[SOLVED] PVE 4 CPU Cores

adamb · Oct 22, 2015

Hey all. I just did a 3.4 -> 4.0 upgrade. The upgrade itself went really well. However I am running into an issue I can't seem to pin down.

We are a bit odd as we run one large VM within a 3 node HA stack. I am finding that when I get above 7-10 cores I am running into a very odd issue. While the VM is booting the KVM process on the host starts eating CPU cycles. So bad that sometimes it causes an NMI on the host. This happens while the guest is booting and setting up the kvm-clock per CPU.

The guest says the following
Total of 46 processors activated (211355.09 BogoMIPS)

The KVM process on the host is currently running at 4000+ %CPU on top. Sometimes it will manage to get the VM up and sometimes it will cause the host to NMI. Once the guest is up, load drops and all is well.

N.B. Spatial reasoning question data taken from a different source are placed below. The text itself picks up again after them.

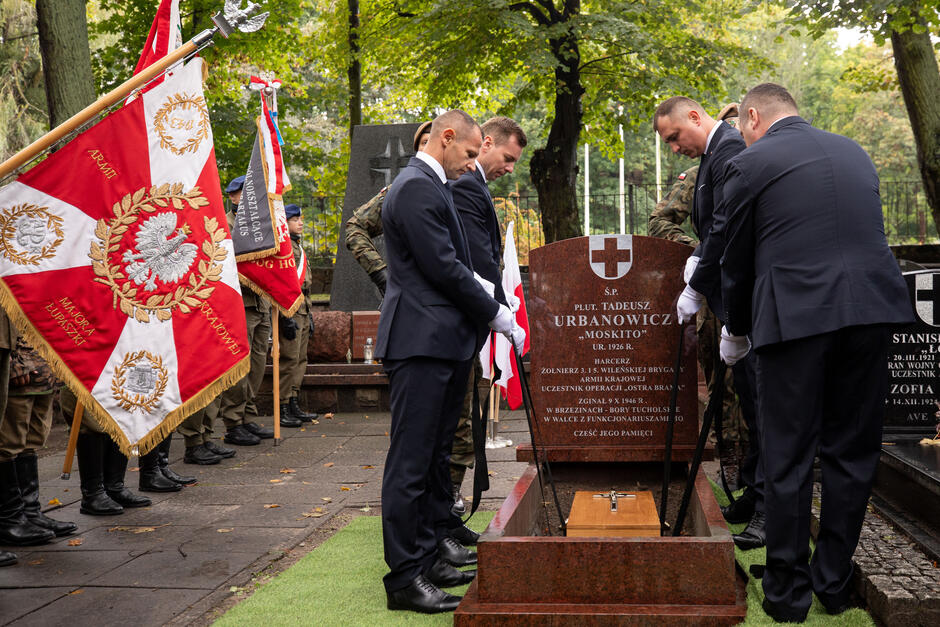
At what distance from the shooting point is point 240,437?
8.73 meters

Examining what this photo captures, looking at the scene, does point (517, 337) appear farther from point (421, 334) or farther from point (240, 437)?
point (240, 437)

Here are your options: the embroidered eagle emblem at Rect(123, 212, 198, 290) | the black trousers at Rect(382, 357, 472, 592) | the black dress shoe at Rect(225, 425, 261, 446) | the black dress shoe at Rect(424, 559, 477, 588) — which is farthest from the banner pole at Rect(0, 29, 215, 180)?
the black dress shoe at Rect(225, 425, 261, 446)

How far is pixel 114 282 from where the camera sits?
4.82 meters

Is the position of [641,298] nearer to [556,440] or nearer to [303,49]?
[556,440]

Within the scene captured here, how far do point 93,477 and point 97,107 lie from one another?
269 centimetres

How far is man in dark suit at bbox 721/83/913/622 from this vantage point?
3.56 metres

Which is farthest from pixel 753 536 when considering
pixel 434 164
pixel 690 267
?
pixel 434 164

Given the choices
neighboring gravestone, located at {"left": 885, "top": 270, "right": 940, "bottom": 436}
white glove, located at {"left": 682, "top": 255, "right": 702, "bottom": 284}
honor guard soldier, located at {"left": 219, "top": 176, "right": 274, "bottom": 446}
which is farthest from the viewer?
honor guard soldier, located at {"left": 219, "top": 176, "right": 274, "bottom": 446}

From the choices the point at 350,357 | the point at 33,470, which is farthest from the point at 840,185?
the point at 350,357

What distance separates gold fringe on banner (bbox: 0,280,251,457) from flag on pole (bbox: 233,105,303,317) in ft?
11.3

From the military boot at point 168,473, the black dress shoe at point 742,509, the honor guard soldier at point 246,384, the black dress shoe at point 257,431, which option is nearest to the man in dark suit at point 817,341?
the black dress shoe at point 742,509

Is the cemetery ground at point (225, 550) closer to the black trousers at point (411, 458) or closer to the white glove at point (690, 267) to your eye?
the black trousers at point (411, 458)

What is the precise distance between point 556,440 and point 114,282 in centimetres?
266

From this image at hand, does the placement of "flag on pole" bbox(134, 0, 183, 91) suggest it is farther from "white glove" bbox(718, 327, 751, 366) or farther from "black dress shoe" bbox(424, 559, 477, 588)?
"white glove" bbox(718, 327, 751, 366)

The hardware is HP DL380 Gen9's. The guest OS is CentOS 6.6 with 320G of ram and 46 vCPU's. Virtio drivers.

I already did a complete shell swap to ensure it wasn't a hardware issue. I can reproduce the issue on multiple nodes.

adamb · Oct 22, 2015

I have also found that even when shutting the VM down, the KVM process on the host skyrockets to 4000+% for a extended period of time.

adamb · Oct 22, 2015

Interesting that ksmd is running and I have it set to not start within "/etc/default/ksmtuned"

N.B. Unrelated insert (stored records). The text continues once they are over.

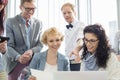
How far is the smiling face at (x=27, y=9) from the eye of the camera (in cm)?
198

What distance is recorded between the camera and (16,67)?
6.73 ft

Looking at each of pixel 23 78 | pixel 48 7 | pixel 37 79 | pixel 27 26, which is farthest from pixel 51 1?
pixel 37 79


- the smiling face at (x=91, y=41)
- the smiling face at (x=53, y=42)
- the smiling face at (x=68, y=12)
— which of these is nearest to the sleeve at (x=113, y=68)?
the smiling face at (x=91, y=41)

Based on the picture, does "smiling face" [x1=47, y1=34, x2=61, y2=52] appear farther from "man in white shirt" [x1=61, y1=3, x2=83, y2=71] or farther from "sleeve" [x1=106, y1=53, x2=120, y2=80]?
"sleeve" [x1=106, y1=53, x2=120, y2=80]

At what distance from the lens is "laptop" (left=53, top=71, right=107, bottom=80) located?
1.07 meters

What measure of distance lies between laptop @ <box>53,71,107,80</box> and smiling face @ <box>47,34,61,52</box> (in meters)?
0.74

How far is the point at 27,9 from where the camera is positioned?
6.57 ft

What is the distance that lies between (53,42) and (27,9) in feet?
1.27

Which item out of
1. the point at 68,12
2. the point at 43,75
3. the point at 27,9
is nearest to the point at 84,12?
the point at 68,12

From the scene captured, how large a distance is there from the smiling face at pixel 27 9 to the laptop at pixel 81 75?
1.01m

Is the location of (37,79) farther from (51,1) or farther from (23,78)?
(51,1)

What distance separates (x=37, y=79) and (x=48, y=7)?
2.31 metres

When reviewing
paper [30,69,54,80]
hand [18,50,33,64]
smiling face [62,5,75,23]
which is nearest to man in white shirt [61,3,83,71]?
smiling face [62,5,75,23]

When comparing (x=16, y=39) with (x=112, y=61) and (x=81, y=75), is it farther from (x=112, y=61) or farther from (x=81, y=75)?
(x=81, y=75)
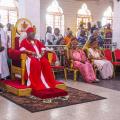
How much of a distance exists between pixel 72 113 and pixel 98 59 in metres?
3.63

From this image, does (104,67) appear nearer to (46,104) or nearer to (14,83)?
(14,83)

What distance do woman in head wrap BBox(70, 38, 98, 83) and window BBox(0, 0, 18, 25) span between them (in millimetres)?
7092

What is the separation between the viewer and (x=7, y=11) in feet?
45.8

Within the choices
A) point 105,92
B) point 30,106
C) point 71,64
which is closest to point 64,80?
point 71,64

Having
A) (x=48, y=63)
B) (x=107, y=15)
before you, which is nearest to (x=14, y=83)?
(x=48, y=63)

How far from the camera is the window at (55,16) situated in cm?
1488

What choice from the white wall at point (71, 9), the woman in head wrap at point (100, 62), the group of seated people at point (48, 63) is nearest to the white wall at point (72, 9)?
the white wall at point (71, 9)

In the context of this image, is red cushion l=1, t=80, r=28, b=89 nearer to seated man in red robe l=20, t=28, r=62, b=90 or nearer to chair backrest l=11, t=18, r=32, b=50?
seated man in red robe l=20, t=28, r=62, b=90

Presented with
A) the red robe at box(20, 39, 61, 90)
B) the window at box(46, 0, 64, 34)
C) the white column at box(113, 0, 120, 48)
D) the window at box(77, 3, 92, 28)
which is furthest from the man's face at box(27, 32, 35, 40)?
the window at box(77, 3, 92, 28)

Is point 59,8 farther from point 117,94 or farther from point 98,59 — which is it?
point 117,94

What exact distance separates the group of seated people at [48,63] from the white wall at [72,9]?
17.4ft

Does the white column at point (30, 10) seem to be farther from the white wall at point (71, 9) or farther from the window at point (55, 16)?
the window at point (55, 16)

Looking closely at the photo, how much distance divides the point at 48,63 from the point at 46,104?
4.17 ft

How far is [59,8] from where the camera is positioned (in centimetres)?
1515
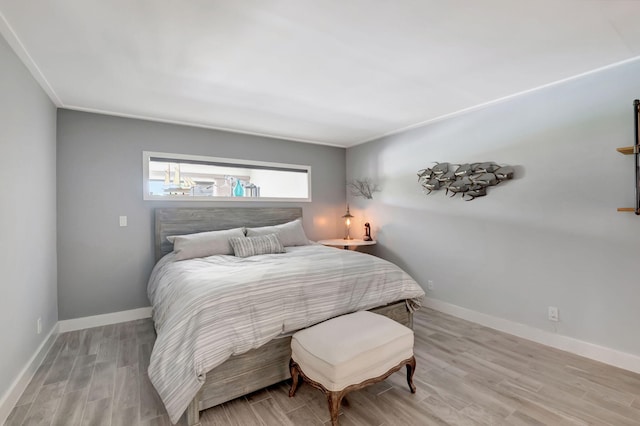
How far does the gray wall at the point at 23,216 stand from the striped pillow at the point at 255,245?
65.5 inches

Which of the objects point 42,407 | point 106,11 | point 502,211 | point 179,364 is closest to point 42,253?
point 42,407

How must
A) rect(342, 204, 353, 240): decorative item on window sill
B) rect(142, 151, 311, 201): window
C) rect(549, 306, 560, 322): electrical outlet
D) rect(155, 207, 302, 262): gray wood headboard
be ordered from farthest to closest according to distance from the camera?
rect(342, 204, 353, 240): decorative item on window sill → rect(142, 151, 311, 201): window → rect(155, 207, 302, 262): gray wood headboard → rect(549, 306, 560, 322): electrical outlet

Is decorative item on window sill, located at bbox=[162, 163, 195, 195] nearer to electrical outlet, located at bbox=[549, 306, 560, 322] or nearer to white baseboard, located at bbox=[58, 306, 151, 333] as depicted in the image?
white baseboard, located at bbox=[58, 306, 151, 333]

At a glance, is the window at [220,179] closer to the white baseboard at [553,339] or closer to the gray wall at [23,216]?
the gray wall at [23,216]

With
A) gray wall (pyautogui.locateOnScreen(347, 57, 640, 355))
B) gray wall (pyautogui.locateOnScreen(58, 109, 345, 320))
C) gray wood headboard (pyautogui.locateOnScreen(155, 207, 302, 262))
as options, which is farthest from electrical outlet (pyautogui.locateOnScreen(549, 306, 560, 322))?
gray wall (pyautogui.locateOnScreen(58, 109, 345, 320))

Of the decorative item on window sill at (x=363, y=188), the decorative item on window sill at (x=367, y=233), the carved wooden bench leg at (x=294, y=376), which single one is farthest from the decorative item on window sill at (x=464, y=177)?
the carved wooden bench leg at (x=294, y=376)

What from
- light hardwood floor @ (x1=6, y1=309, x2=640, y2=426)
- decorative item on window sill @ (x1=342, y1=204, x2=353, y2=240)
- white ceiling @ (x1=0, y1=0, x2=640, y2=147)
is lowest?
light hardwood floor @ (x1=6, y1=309, x2=640, y2=426)

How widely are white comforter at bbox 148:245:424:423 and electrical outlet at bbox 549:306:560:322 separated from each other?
3.91ft

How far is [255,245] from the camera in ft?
11.1

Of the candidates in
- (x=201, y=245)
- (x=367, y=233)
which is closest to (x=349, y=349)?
(x=201, y=245)

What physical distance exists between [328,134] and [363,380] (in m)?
3.40

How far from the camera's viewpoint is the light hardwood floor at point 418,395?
71.1 inches

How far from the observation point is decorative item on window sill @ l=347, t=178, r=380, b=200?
4.69 meters

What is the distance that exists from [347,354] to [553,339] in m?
2.24
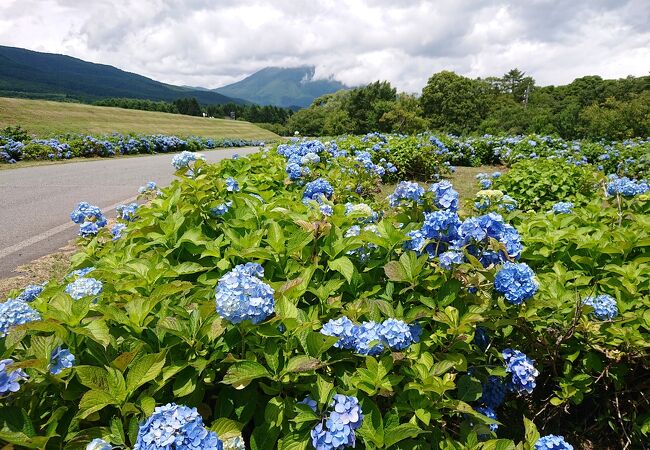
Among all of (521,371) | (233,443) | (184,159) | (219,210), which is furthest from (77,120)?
(521,371)

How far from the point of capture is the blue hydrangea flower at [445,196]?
6.47 ft

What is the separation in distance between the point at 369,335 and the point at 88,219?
8.06 ft

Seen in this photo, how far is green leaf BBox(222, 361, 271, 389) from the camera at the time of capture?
1.33 metres

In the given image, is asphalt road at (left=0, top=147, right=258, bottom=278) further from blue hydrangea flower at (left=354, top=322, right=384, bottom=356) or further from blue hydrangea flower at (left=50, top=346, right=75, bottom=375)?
blue hydrangea flower at (left=354, top=322, right=384, bottom=356)

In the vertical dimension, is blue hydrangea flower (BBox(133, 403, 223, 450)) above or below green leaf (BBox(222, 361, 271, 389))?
above

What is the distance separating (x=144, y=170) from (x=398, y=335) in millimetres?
12029

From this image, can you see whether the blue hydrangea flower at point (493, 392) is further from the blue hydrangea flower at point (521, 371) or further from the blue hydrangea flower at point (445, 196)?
the blue hydrangea flower at point (445, 196)

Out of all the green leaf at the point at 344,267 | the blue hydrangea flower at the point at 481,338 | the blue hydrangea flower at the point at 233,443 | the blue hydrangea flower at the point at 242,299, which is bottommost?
the blue hydrangea flower at the point at 481,338

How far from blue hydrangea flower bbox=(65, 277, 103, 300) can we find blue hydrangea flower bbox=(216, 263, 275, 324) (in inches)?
28.0

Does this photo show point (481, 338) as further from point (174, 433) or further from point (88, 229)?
point (88, 229)

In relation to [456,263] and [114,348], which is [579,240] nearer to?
[456,263]

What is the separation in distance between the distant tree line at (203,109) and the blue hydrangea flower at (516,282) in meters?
72.5

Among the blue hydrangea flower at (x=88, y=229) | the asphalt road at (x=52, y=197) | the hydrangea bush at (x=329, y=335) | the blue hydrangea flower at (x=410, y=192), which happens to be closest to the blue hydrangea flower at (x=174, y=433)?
the hydrangea bush at (x=329, y=335)

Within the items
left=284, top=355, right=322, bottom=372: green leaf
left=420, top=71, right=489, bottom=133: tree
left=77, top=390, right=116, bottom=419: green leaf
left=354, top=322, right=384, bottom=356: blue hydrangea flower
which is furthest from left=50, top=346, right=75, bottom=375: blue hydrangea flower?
left=420, top=71, right=489, bottom=133: tree
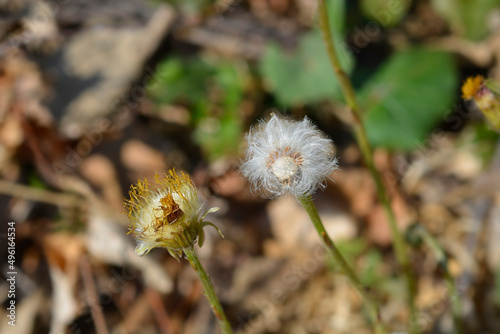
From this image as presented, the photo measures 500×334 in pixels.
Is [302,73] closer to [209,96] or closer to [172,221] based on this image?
[209,96]

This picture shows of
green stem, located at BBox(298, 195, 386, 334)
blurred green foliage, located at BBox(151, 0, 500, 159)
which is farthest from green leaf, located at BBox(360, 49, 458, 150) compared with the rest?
green stem, located at BBox(298, 195, 386, 334)

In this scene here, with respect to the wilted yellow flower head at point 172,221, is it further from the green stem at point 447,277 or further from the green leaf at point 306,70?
the green leaf at point 306,70

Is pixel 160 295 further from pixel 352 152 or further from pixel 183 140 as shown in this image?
pixel 352 152

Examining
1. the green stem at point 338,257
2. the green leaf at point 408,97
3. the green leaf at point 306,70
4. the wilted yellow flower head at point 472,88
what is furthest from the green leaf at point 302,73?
the green stem at point 338,257

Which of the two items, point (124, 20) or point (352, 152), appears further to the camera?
point (124, 20)

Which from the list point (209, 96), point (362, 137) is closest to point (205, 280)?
point (362, 137)

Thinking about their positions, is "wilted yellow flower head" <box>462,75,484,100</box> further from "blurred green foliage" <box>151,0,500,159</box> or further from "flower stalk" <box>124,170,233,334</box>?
"blurred green foliage" <box>151,0,500,159</box>

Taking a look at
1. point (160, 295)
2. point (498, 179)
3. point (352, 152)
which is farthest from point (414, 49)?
point (160, 295)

This process also pegs out at 100% cpu while the guest is booting or shutting down.

adamb · Oct 22, 2015

Here is a screen shot of the host after a panic. Not sure if it helps at all.

adamb · Oct 22, 2015

If I drop the RAM given to the VM down to 10G, the issue is completely resolved. If I go above 30G the issue starts to happen again. This is a pretty big show stopper for us. I am hoping someone has some input.

sigxcpu · Oct 22, 2015

Are you sure it is a hard limit at 30GB? Like, it does it at 31 but not at 30? Or it simply gets worser and worser when increasing the RAM size?
I think allocating and freeing 320GB of RAM (if qemu/KVM or the guest initializes it) is not cheap in any scenario.
I've seen that KVM indeed pegs all the allocated cores between VM shutdown and process exit. Now, if at that moment it frees those 320GB it will stay there for a long time. I don't know the exact reason, but my feeling is that it is a bug. I see no reason to use ALL the assigned cores at the end. It looks like it is polling for something in a busy loop.

adamb · Oct 22, 2015

sigxcpu said:
Are you sure it is a hard limit at 30GB? Like, it does it at 31 but not at 30? Or it simply gets worser and worser when increasing the RAM size?
I think allocating and freeing 320GB of RAM (if qemu/KVM or the guest initializes it) is not cheap in any scenario.
I've seen that KVM indeed pegs all the allocated cores between VM shutdown and process exit. Now, if at that moment it frees those 320GB it will stay there for a long time. I don't know the exact reason, but my feeling is that it is a bug. I see no reason to use ALL the assigned cores at the end. It looks like it is polling for something in a busy loop.

It gets worse as you add more ram to the VM. We have been running a configuration like this since PVE 2.x without any issues. I agree this has to be some type of bug.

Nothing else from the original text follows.